Washington – (AFP)
US Treasury Secretary Janet Yellen on Sunday appealed to Congress to raise the debt ceiling to avoid a “historic financial crisis.”
In an article in the Wall Street Journal, Yellen noted that the United States had always raised the debt ceiling before it was exceeded. “The United States has never defaulted. Not once,” she said.
And she continued, “Doing so (defaulting) would likely lead to a historic financial crisis.” “A default could lead to higher interest rates, a sharp decline in stock prices, and other financial turmoil,” she said.
The debt ceiling, which only Congress can increase, was reinstated on August 1, after being suspended for two years.

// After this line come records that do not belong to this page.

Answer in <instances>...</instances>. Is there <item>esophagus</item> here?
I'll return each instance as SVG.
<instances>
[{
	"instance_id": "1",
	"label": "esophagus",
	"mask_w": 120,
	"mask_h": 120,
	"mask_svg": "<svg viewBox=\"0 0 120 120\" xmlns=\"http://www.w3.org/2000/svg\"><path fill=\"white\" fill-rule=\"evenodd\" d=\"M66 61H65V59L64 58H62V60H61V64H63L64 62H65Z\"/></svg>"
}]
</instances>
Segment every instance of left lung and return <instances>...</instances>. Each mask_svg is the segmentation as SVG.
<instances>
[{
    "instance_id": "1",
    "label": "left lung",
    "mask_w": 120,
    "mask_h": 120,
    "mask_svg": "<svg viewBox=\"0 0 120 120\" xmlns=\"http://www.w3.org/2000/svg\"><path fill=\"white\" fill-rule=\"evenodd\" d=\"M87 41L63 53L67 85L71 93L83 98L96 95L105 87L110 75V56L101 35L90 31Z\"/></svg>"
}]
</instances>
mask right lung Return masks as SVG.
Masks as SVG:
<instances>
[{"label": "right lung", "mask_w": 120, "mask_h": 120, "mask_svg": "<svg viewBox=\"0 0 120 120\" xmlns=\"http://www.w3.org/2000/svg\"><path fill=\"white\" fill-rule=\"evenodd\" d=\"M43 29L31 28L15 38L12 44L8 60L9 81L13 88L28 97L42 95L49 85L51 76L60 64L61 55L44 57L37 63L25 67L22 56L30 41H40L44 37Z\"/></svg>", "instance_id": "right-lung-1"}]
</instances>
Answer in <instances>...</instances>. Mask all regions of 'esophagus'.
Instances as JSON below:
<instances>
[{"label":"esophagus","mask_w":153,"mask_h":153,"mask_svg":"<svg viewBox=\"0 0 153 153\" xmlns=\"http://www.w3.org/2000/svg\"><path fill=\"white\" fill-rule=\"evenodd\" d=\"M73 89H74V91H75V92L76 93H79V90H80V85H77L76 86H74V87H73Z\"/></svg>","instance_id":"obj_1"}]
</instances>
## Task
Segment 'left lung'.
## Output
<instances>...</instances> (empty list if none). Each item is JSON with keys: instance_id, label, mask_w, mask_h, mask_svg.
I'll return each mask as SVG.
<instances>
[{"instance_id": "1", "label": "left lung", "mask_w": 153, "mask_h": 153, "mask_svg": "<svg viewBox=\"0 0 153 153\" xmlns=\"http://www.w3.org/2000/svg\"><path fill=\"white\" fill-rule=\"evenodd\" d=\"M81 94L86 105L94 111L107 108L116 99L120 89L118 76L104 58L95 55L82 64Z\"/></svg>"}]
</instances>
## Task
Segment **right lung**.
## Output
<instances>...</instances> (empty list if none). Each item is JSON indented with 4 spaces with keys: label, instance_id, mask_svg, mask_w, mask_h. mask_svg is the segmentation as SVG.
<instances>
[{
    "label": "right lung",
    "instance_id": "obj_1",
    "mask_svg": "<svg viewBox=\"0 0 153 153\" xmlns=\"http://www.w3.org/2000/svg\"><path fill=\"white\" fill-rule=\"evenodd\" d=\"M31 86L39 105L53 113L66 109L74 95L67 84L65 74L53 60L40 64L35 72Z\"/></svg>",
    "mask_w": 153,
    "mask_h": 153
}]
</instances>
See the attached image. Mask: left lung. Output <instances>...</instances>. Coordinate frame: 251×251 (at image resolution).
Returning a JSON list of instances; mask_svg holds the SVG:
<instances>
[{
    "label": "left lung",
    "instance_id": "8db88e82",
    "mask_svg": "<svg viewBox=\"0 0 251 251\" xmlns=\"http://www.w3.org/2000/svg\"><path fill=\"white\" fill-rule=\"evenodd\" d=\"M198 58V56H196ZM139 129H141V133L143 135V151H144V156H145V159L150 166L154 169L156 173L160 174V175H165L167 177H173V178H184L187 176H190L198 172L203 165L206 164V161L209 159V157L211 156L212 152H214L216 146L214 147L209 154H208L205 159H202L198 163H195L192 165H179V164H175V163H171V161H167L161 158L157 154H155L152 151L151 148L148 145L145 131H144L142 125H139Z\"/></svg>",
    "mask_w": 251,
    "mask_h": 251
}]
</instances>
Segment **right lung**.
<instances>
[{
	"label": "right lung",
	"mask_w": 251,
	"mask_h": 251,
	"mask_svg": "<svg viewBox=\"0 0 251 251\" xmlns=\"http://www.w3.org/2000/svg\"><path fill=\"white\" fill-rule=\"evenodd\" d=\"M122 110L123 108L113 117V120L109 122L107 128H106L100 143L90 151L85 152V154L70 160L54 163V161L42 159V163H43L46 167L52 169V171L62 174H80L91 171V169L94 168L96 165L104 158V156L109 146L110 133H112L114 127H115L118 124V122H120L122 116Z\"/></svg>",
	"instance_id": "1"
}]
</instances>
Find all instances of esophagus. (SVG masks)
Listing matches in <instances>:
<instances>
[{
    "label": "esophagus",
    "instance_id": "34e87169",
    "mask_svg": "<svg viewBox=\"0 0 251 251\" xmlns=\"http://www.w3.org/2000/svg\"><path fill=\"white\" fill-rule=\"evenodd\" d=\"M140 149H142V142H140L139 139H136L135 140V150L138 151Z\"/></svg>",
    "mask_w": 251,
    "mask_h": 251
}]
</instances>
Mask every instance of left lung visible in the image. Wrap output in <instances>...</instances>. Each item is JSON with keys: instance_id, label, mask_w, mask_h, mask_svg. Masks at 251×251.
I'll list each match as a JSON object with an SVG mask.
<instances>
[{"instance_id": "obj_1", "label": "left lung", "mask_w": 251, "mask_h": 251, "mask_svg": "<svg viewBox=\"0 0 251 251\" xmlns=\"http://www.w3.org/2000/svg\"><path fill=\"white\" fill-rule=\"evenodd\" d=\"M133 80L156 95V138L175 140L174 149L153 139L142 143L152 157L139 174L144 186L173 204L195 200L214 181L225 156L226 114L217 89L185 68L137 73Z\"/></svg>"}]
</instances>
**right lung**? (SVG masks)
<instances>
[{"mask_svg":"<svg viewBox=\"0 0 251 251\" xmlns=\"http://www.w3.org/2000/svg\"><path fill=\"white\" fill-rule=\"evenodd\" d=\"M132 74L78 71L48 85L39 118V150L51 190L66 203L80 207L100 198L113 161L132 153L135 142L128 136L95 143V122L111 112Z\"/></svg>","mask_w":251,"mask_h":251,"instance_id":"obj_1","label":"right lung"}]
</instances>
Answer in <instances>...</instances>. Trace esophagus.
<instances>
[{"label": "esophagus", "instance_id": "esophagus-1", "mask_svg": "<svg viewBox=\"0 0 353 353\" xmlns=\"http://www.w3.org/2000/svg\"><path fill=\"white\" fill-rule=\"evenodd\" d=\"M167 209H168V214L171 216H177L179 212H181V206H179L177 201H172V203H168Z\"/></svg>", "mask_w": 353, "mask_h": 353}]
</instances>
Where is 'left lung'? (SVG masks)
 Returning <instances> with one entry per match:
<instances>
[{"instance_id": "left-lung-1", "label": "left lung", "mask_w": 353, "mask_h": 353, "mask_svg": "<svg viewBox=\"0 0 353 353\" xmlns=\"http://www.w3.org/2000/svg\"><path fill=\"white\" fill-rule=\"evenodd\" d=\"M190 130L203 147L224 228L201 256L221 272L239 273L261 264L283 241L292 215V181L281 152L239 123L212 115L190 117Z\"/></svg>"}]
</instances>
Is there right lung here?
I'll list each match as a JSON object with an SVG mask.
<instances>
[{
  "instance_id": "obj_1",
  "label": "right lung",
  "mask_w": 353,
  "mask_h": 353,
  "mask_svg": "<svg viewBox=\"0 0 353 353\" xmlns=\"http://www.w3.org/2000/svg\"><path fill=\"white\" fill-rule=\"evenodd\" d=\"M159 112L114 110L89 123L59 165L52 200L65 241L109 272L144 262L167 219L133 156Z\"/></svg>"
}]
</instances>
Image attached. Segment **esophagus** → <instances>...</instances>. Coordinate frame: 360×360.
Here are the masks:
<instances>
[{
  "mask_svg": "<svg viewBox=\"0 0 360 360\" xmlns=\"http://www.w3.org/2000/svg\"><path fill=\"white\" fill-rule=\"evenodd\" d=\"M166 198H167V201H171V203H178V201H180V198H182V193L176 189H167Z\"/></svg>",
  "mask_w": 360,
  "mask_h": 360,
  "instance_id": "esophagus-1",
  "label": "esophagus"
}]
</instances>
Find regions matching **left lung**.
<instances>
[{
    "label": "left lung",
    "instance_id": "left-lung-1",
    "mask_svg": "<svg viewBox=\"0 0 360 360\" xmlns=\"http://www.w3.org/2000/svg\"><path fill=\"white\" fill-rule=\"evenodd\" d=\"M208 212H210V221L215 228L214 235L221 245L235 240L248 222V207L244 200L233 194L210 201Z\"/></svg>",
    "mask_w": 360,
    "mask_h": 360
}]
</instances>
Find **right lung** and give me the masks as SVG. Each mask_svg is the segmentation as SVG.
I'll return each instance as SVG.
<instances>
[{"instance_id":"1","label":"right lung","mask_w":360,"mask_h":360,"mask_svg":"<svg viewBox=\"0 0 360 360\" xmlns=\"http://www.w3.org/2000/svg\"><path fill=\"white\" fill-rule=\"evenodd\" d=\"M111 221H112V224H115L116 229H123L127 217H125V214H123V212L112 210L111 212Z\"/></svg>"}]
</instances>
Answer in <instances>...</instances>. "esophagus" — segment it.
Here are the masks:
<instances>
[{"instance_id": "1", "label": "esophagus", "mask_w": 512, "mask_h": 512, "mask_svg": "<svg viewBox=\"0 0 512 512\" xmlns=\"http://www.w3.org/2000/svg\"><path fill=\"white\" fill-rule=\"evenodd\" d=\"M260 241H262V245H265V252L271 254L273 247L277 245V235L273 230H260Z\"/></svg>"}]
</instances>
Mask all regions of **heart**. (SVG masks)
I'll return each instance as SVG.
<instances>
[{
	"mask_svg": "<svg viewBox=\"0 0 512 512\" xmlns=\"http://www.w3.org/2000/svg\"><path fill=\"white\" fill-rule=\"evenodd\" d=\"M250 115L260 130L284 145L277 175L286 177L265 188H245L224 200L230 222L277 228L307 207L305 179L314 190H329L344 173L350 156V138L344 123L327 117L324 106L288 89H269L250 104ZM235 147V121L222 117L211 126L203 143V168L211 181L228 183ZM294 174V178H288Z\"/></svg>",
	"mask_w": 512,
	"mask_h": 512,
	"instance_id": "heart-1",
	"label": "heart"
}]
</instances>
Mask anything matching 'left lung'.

The current debt ceiling, unless it is raised, prohibits the United States from borrowing more than the current ceiling of $28.4 trillion. The issue usually raises differences between the Republican and Democratic parties. The debt ceiling has already been raised 80 times since the 1960s.
And the Treasury warned last week that the government will run out of money in October. In her last article, Yellen enumerated a list of potential financial disasters that could inflict on the country if the debt ceiling was not raised and the United States was unable to repay its debts within the specified deadlines.
“Within days, millions of Americans will be short of cash,” she said.
And she continued, “Social security checks may be cut off for about 50 million elderly people. Soldiers’ salaries may stop.” And she added, “We will emerge from this crisis as a weaker nation temporarily.”
Yellen recalled the 2011 debt crisis, noting that the policy of putting the United States on the brink of the debt ceiling “has pushed America to the brink of crisis.”
During the crisis related to the debt debate under former President Barack Obama, the United States was closer than ever to default.
This prompted Standard & Poor’s to downgrade the US debt rating to “AAA”, causing a shock in the markets. Yellen stressed that acting as quickly as possible would enable the country to avoid the worst outcomes of 2011. “Time means money in this case, billions of dollars,” she wrote. She stressed, “Neither postponement nor default can be tolerated.”
“The last 17 months have tested the economic strength of our country. We are just emerging from the crisis. We must not completely immerse ourselves again in another avoidable (crisis).”